** SUPPLIED PASSAGE **
Zach, I haven't listened to the G.I. Williamson lectures, so I can't really compare the overall quality of the two series. That said, I think it is generally better if you are going to go through two treatments of something to do the shorter one first, so as to have the framework solidly in mind, and then the second treatment with its greater detail can be better grasped in its overall scope. However, if it is a question of choosing between two, everything else being equal I would recommend the more detailed treatment.


----------



## Zach (Jan 22, 2013)

py3ak said:


> Zach said:
> 
> 
> > py3ak said:
> ...



Good advice. I'll take the time to go through them all. Thanks!


----------



## jfhutson (Jan 22, 2013)

These are Dr. Robert Strimple's three semesters of ST. Maybe not basic enough? But they're free, and the audio quality's fine.

The Bookstore @ Westminster Seminary California; God's Created Image MP3
The Bookstore @ Westminster Seminary California; Christ Our Savior MP3
The Bookstore @ Westminster Seminary California; Salvation in Christ MP3


----------



## Rich Koster (Jan 22, 2013)

lynnie said:


> Thanks again for the links and suggestions. Now I want to get some for myself as well.

** WHAT YOU NEED TO DO **
In the forum thread above, which of two treatments of a subject is it generally better to go through first?

** DATA BLOCK **
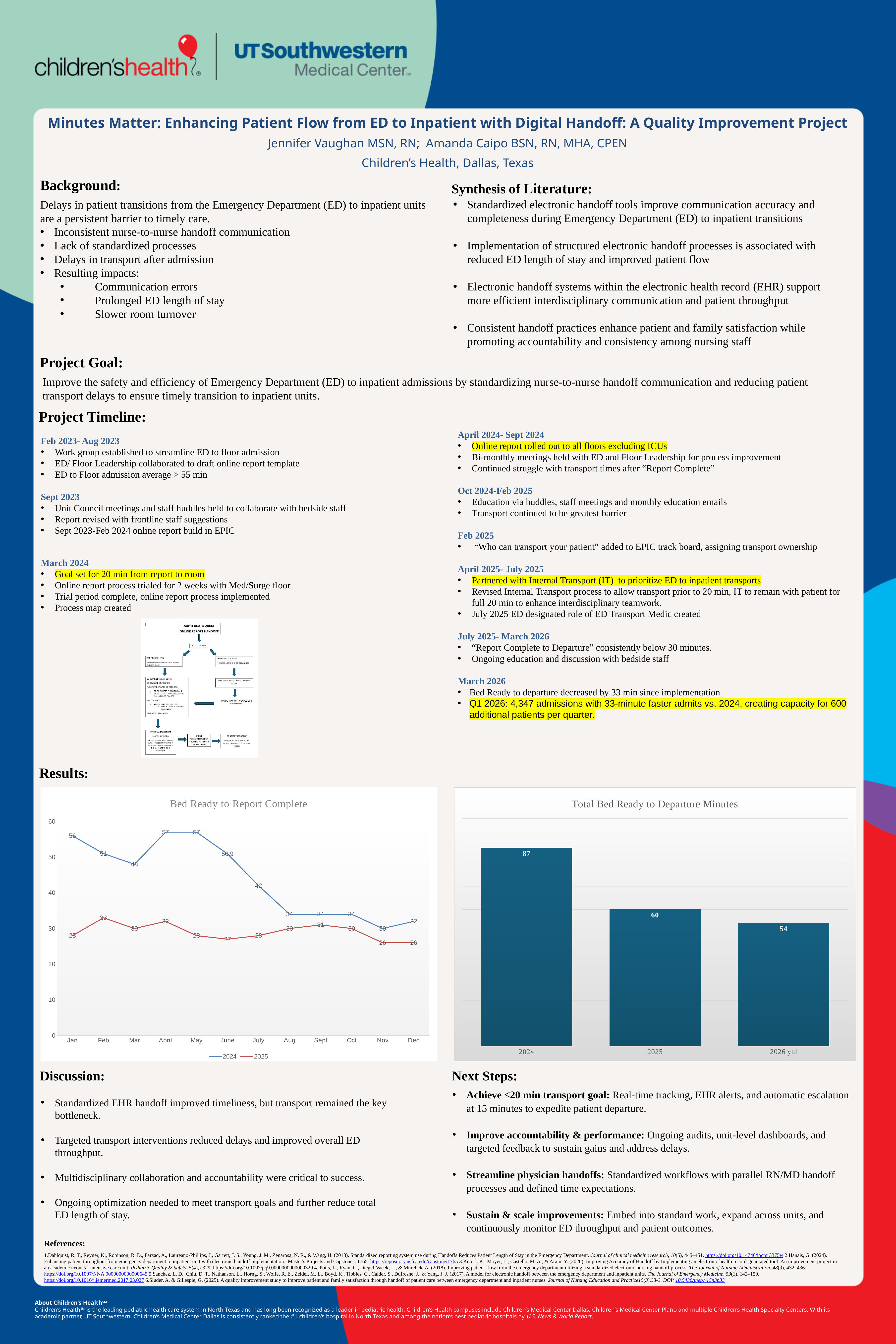
In the 'Bed Ready to Report Complete' chart, what is the 2024 value for June? 50.9 What kind of chart is 'Total Bed Ready to Departure Minutes'? bar chart In the 'Total Bed Ready to Departure Minutes' chart, what is the difference between the 2024 and 2025 values? 27 In the 'Bed Ready to Report Complete' chart, which month has the lowest 2024 value? Nov In the 'Total Bed Ready to Departure Minutes' chart, do the values rise or fall from 2024 to 2026 ytd? fall In the 'Bed Ready to Report Complete' chart, what is the 2025 value for Feb? 33 In the 'Total Bed Ready to Departure Minutes' chart, what is the value for 2026 ytd? 54 In the 'Bed Ready to Report Complete' chart, which is larger for April: the 2024 value or the 2025 value? 2024 In the 'Total Bed Ready to Departure Minutes' chart, which year has the highest value? 2024 In the 'Total Bed Ready to Departure Minutes' chart, what is the value for 2024? 87 In the 'Bed Ready to Report Complete' chart, what is the difference between the 2024 and 2025 values for Jan? 28 How many series does the legend of the 'Bed Ready to Report Complete' chart list? 2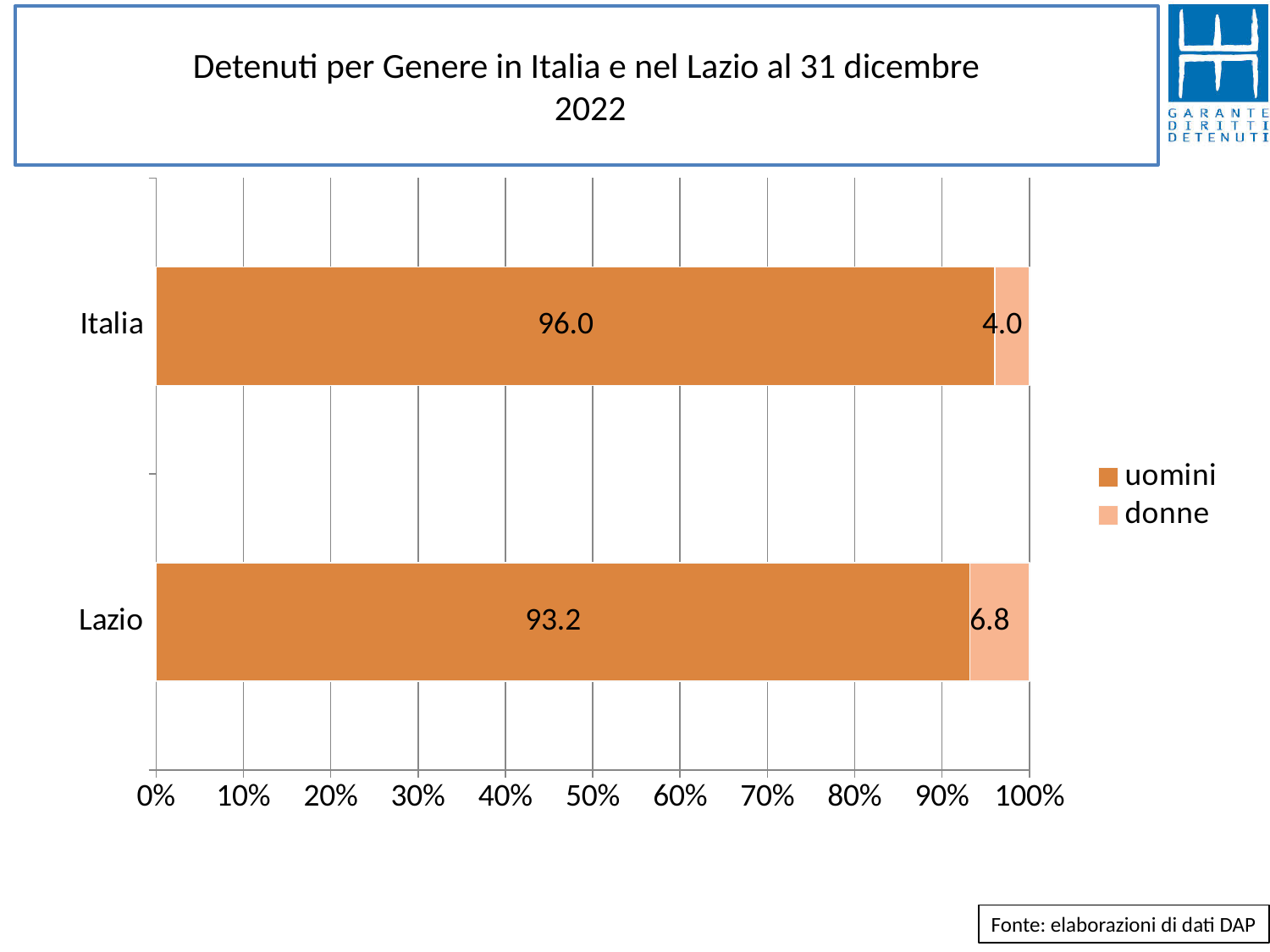
What is the title of the chart? Detenuti per Genere in Italia e nel Lazio al 31 dicembre 2022 What kind of chart is shown on the slide? Stacked bar chart Which category has the highest value for uomini? Italia What is the value for uomini in Italia? 96.0 How many categories are shown on the chart? 2 What is the value for donne in Italia? 4.0 Which category has the higher value for donne, Italia or Lazio? Lazio What is the value for uomini in Lazio? 93.2 What is the difference between the uomini values for Italia and Lazio? 2.8 What is the difference between the donne values for Lazio and Italia? 2.8 What is the value for donne in Lazio? 6.8 How many series does the legend list? 2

** RESULT OF THIS EXERCISE **
The shorter one, so as to have the framework solidly in mind.